* **Ketentuan Tugas**
Salin bagian teks bacaan tentang budi daya lobster di Banyuwangi, mulai dari "Ilustrasi. Pekerja mengemas" hingga dan termasuk "lebih besar lagi.".

* **Teks Bacaan**

· · ·

Terpisah, Kepala Pusat Pelatihan dan Penyuluhan Kelautan dan Perikanan (Puslatluh KP) Lilly Aprilya Pregiwati menerangkan, Festival Lobster di Banyuwangi dilaksanakan setelah KKP memberikan penyuluhan tentang budi daya Lobster menggunakan sistem keramba dasar.

Setelah sembilan bulan berlalu, metode tersebut kemudian diadopsi oleh masyarakat pada 200 keramba yang ada di seluruh Kabupaten Banyuwangi. Dalam prosesnya, keramba-keramba tersebut kemudian sukses menghasilkan 2,5 ton Lobster siap konsumsi.

Bagi Lily, kesuksesan tersebut menjelaskan bahwa proses pemulihan ekonomi di sektor kelautan dan perikanan yang ada di Banyuwangi berjalan baik. Sejak penyuluhan dilakukan pada Juli 2020, panen perdana berhasil dilaksanakan pada November 2020 atau hanya empat bulan saja.

“Kami juga mendorong agar Lobster dapat menjadi ikon perikanan Banyuwangi,” sebut dia.

baca juga : Menjaga Keberlanjutan Lobster, Sekaligus Menikmatinya

 

Ilustrasi. Pekerja mengemas lobster di Pelabuhan Perikanan Nusantara (PPN) Brondong, Kabupaten Lamongan, Jawa Timur sebelum dikirim ke Surabaya, Bali dan Jakarta. Foto: Falahi Mubarok/Mongabay Indonesia

 

Pengembangan Lobster

Pelaksana Tugas (Plt) Kepala Dinas Perikanan Kabupaten Banyuwangi Arief Setyawan mengungkapkan, pelaksanaan Festival Lobster menjadi momen tepat bagi Banyuwangi untuk bisa mengembangkan komoditas Lobter lebih besar lagi.

· · ·

* **Cuplikan Daftar**
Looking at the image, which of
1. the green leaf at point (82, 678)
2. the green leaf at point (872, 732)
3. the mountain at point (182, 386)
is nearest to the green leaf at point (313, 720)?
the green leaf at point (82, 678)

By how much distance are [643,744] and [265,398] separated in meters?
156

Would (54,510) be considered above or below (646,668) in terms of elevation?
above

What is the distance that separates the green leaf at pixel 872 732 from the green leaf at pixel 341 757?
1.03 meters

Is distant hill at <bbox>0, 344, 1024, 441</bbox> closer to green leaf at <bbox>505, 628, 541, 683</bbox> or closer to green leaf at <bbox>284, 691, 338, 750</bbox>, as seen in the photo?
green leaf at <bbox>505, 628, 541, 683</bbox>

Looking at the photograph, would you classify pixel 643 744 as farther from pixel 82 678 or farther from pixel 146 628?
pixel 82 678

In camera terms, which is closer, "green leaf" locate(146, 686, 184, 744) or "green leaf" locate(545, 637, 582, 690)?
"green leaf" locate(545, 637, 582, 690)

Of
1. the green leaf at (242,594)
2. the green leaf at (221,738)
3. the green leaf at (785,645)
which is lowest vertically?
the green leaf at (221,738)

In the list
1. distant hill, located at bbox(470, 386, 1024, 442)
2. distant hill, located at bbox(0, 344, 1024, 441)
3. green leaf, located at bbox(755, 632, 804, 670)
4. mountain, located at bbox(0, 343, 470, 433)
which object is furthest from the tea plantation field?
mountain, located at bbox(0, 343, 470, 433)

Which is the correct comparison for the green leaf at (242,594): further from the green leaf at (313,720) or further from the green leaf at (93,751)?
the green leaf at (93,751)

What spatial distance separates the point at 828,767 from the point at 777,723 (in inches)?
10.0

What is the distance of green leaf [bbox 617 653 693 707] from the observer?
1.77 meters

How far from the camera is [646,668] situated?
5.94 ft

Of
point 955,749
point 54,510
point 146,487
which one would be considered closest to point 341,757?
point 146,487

· · ·

* **Hasil Tugas**
Ilustrasi. Pekerja mengemas lobster di Pelabuhan Perikanan Nusantara (PPN) Brondong, Kabupaten Lamongan, Jawa Timur sebelum dikirim ke Surabaya, Bali dan Jakarta. Foto: Falahi Mubarok/Mongabay Indonesia

 

Pengembangan Lobster

Pelaksana Tugas (Plt) Kepala Dinas Perikanan Kabupaten Banyuwangi Arief Setyawan mengungkapkan, pelaksanaan Festival Lobster menjadi momen tepat bagi Banyuwangi untuk bisa mengembangkan komoditas Lobter lebih besar lagi.